Down was a roving instructor with, yes, the Yankees in 2012 when a hip implant issue forced him off the road and into the hospital. An infection, surgery and recovery kept him down through 2013, and it didn’t look as if anyone had a job for him in 2014 until a late call from the Rangers.

“I’m fortunate to be here,” he said. “These kids are an empty glass and there’s no hole at the bottom. They want to listen.”

From Down, they’ll get a tapestry of maxims, metaphors and common sense meant to instill a “professional approach” to hitting. He can put a hitter’s swing on the rack, too, but he’s not doing much in the way of overhauls this summer, instead preaching the gospel of preparation (“it’s where your confidence comes from”) and of playing the game a pitch at a time.

With a little “Why not you?” mixed in.

“I used to tell Bernie Williams he was the worst ‘best center fielder’ I’d ever been around,” Down said. “But to him, the seventh game of the World Series was no different than the first pitch of BP. That’s how he prepared.
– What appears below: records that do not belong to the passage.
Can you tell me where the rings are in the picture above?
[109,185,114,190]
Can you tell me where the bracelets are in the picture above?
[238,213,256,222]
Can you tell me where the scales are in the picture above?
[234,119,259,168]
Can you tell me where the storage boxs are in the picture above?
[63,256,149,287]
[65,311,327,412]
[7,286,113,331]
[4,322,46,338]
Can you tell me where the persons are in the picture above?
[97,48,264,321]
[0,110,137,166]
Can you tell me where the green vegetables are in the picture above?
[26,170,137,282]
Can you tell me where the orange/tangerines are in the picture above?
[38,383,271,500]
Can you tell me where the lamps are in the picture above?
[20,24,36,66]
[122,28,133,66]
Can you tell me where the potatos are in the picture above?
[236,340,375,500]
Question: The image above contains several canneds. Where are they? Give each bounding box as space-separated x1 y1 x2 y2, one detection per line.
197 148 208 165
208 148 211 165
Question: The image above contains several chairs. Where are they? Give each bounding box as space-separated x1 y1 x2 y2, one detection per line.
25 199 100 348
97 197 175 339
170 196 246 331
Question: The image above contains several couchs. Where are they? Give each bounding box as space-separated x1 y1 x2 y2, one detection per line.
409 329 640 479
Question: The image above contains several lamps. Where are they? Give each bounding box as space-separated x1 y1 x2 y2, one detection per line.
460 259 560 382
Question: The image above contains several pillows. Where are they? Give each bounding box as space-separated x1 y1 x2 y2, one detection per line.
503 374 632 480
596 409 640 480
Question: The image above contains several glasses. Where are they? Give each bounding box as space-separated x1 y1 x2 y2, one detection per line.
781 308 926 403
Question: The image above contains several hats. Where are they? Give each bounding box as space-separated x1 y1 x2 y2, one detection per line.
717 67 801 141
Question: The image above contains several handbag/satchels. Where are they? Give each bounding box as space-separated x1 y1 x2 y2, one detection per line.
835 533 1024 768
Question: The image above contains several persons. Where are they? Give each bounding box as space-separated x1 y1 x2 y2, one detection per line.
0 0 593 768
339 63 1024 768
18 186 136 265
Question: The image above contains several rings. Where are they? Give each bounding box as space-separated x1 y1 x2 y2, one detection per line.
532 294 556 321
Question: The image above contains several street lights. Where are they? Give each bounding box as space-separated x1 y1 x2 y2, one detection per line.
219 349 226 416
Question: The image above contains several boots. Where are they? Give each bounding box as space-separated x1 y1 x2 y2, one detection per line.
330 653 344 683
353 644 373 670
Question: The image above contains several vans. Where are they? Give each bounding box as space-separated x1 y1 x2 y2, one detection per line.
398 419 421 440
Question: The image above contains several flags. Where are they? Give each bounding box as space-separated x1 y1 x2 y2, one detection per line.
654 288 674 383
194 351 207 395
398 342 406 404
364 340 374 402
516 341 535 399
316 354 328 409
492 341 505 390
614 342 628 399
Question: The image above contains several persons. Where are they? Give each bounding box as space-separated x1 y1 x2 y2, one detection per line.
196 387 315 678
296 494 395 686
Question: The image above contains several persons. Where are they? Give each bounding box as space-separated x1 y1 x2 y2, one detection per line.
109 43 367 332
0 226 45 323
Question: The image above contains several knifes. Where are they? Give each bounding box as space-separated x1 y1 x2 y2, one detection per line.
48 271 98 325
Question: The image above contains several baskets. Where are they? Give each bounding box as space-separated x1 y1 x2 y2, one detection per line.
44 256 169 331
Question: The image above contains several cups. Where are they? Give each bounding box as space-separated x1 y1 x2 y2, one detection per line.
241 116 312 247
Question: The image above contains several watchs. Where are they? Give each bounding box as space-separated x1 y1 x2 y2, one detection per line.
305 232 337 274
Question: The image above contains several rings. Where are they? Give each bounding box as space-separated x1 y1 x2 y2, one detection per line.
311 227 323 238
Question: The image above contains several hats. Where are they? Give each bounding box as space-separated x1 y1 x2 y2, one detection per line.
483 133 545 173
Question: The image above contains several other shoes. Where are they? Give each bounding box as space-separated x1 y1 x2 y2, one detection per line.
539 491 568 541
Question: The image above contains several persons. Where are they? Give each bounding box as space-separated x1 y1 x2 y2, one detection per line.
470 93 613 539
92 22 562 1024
“And the guy who can deal with failure the best is the one who’s going to be the most successful.”

He has some experience with failure – a .255 hitter in the minors cut loose by the Expos after seven seasons, he had “no idea” how the batter’s box became his classroom. Not that it’s unusual in the trade – for every Mark McGwire tutoring MLB hitters, there’s a John Mallee. It was the Mariners who turned Down into a coach, sending him to their very first farm club in Bellingham in 1977.

“Dave Henderson hit a home run off Jim Bouton in Portland that cleared the light tower,” he remembered. “High school kid. You knew you had something special there.”

One of those guys who can make you a pretty good hitting coach.